**CONSIGNE**:
Recopiez intégralement l'extrait de l'entretien sur la méditation bouddhiste, sans en modifier un seul mot.

**EXTRAIT CHOISI**:
·····
Entretien avec Olivier Reigen Wang-Genh



Lorsque des sujets sur l’esprit, la psychologie, la compréhension de l’esprit humain sont abordés, nous entendons de plus en plus un discours à l’adresse du grand public qui privilégie la terminologie scientifique plutôt que celle du bon sens ou des traditions contemplatives. Ainsi, on ne parle plus d’esprit mais de cerveau. On ne parle plus de nos habitudes, parfois profondément ancrées et toujours susceptibles d’être transformées, mais plutôt de réseau de neurones et de plasticité synaptique. Dire que la méditation aide une personne à vivre plus sainement est acceptable sous condition. Mais on préfère dire que la méditation génère des bénéfices scientifiquement prouvés pour les défenses immunitaires, les maladies inflammatoires et cardio-vasculaires, et la diminution du ressassement mental survenant dans les épisodes dépressifs.

Lorsque Christophe André préface un livre du Dalaï-Lama, paru aux éditions Odile Jacob, L’Enseignement du Bouddha, on comprend le pari de l’éditeur sur la notoriété de l’auteur de la préface. Mais nous pouvons aussi nous demander si les référents en matière de méditation cessent d’être des enseignants bouddhistes et sont maintenant des individus œuvrant plus dans les sphères clinique, universitaire et la nébuleuse du mieux-être.

En 2016, nous avions rencontré Olivier Reigen Wang-Genh, maître Zen et alors président de l’Union Bouddhiste de France, pour discuter du sujet avec lui.


Sagesses Bouddhistes : La méditation bouddhiste est-elle victime d’un fond culturel laïc préjugeant que le bouddhisme demande aux adeptes de croire avant de comprendre alors qu’une méditation laïque argumentée par la science est plus recevable et abordable ?
·····
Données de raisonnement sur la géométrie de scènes
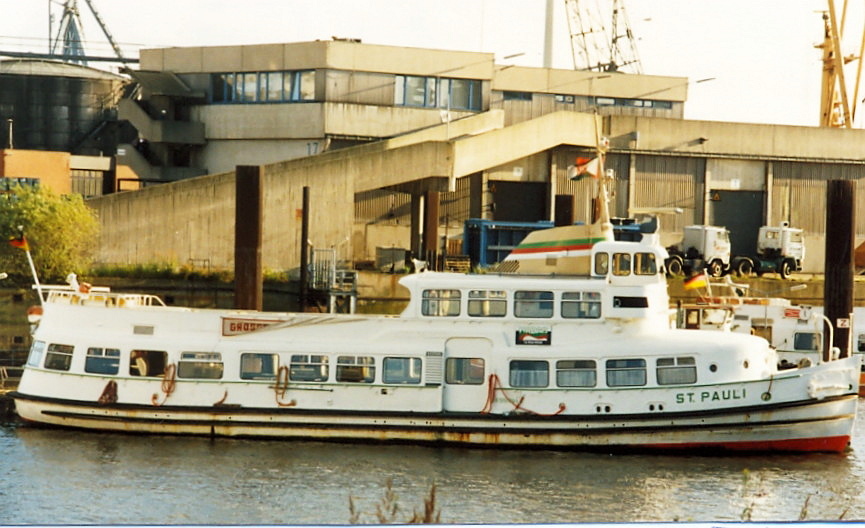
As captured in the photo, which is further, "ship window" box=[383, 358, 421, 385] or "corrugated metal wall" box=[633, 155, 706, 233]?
"corrugated metal wall" box=[633, 155, 706, 233]

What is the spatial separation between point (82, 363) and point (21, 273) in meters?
10.1

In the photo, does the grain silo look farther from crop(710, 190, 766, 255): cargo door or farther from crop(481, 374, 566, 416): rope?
crop(710, 190, 766, 255): cargo door

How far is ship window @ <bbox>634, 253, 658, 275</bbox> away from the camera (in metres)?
31.4

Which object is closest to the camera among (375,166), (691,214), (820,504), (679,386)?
(820,504)

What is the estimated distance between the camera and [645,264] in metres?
31.5

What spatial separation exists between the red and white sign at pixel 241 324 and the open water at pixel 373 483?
267cm

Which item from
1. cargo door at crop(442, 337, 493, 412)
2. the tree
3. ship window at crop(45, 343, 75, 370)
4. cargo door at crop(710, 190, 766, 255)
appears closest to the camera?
cargo door at crop(442, 337, 493, 412)

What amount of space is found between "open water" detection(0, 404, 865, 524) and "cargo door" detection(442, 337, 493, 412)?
1161 mm

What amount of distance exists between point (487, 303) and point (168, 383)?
26.2 feet

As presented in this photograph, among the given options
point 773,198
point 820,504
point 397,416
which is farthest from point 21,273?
point 773,198

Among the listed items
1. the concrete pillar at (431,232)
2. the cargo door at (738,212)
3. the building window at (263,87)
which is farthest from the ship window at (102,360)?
the cargo door at (738,212)

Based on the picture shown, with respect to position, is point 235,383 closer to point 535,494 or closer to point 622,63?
point 535,494

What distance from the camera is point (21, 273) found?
4112 cm

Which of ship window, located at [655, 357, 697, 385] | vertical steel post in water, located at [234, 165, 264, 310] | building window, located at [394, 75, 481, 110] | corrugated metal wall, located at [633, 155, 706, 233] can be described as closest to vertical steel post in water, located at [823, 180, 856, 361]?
ship window, located at [655, 357, 697, 385]
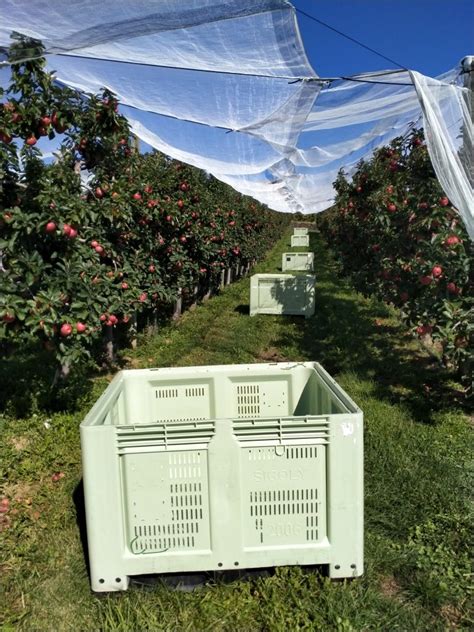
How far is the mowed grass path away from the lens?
2115mm

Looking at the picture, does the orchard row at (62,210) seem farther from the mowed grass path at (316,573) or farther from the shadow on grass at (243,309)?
the shadow on grass at (243,309)

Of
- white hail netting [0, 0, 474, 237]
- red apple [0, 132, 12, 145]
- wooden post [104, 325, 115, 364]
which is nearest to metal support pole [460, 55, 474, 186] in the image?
white hail netting [0, 0, 474, 237]

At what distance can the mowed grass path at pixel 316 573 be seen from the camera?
2.12m

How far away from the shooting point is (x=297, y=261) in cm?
1619

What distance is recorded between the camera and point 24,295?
3.64 m

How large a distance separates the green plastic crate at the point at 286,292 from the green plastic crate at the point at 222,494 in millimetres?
6928

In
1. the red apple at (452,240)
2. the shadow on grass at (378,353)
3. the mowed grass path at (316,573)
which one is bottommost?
the mowed grass path at (316,573)

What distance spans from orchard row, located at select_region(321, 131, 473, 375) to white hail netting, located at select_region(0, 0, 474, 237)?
1.44 feet

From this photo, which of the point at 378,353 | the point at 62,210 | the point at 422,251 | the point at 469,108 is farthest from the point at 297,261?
the point at 469,108

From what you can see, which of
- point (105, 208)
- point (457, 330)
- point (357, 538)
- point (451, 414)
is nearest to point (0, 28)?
point (105, 208)

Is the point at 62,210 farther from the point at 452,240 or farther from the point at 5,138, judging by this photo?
the point at 452,240

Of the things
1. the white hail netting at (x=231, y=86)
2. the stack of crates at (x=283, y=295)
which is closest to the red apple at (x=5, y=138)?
the white hail netting at (x=231, y=86)

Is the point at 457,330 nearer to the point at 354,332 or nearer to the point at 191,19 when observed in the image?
the point at 191,19

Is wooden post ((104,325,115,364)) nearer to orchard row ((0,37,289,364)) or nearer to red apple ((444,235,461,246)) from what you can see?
orchard row ((0,37,289,364))
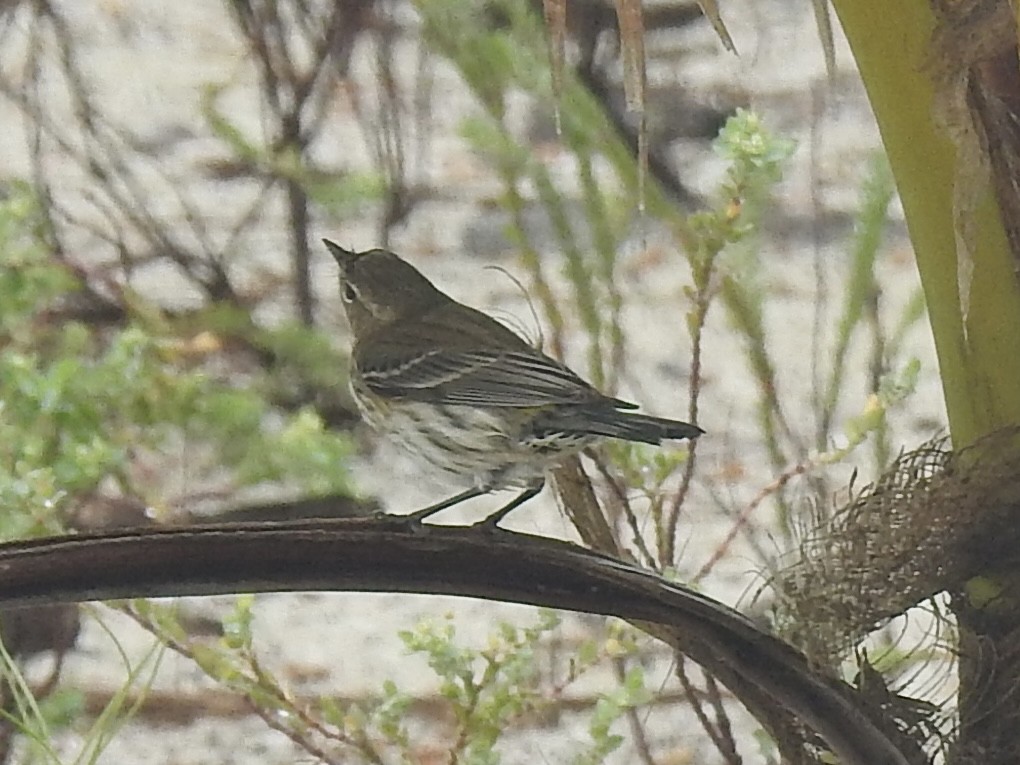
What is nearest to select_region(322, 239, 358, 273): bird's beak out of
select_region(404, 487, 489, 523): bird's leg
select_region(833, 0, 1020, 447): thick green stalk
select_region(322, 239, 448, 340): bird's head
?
select_region(322, 239, 448, 340): bird's head

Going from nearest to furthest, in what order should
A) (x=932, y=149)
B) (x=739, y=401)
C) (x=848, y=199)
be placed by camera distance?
(x=932, y=149), (x=739, y=401), (x=848, y=199)

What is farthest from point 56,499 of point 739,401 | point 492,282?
point 492,282

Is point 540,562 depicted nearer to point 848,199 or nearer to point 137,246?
point 137,246

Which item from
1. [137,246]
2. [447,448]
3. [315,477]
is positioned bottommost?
[447,448]

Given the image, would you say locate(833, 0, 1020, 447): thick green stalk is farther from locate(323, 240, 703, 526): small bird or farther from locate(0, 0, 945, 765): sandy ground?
locate(0, 0, 945, 765): sandy ground

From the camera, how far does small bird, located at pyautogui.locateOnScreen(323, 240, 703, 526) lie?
908 mm

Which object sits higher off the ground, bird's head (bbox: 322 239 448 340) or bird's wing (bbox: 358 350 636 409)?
bird's head (bbox: 322 239 448 340)

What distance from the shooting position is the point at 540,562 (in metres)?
0.59

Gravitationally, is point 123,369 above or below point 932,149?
above

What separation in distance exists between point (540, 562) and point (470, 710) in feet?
1.49

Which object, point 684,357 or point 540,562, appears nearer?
point 540,562

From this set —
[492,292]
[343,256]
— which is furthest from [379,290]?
[492,292]

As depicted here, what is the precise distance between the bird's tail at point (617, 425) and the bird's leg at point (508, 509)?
0.12 ft

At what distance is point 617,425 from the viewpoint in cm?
85
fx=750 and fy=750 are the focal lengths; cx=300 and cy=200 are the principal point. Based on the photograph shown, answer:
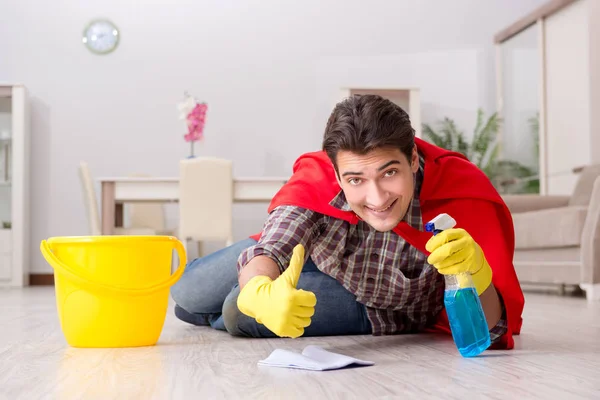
·····
**RÉPONSE**:
Entretien avec Olivier Reigen Wang-Genh



Lorsque des sujets sur l’esprit, la psychologie, la compréhension de l’esprit humain sont abordés, nous entendons de plus en plus un discours à l’adresse du grand public qui privilégie la terminologie scientifique plutôt que celle du bon sens ou des traditions contemplatives. Ainsi, on ne parle plus d’esprit mais de cerveau. On ne parle plus de nos habitudes, parfois profondément ancrées et toujours susceptibles d’être transformées, mais plutôt de réseau de neurones et de plasticité synaptique. Dire que la méditation aide une personne à vivre plus sainement est acceptable sous condition. Mais on préfère dire que la méditation génère des bénéfices scientifiquement prouvés pour les défenses immunitaires, les maladies inflammatoires et cardio-vasculaires, et la diminution du ressassement mental survenant dans les épisodes dépressifs.

Lorsque Christophe André préface un livre du Dalaï-Lama, paru aux éditions Odile Jacob, L’Enseignement du Bouddha, on comprend le pari de l’éditeur sur la notoriété de l’auteur de la préface. Mais nous pouvons aussi nous demander si les référents en matière de méditation cessent d’être des enseignants bouddhistes et sont maintenant des individus œuvrant plus dans les sphères clinique, universitaire et la nébuleuse du mieux-être.

En 2016, nous avions rencontré Olivier Reigen Wang-Genh, maître Zen et alors président de l’Union Bouddhiste de France, pour discuter du sujet avec lui.


Sagesses Bouddhistes : La méditation bouddhiste est-elle victime d’un fond culturel laïc préjugeant que le bouddhisme demande aux adeptes de croire avant de comprendre alors qu’une méditation laïque argumentée par la science est plus recevable et abordable ?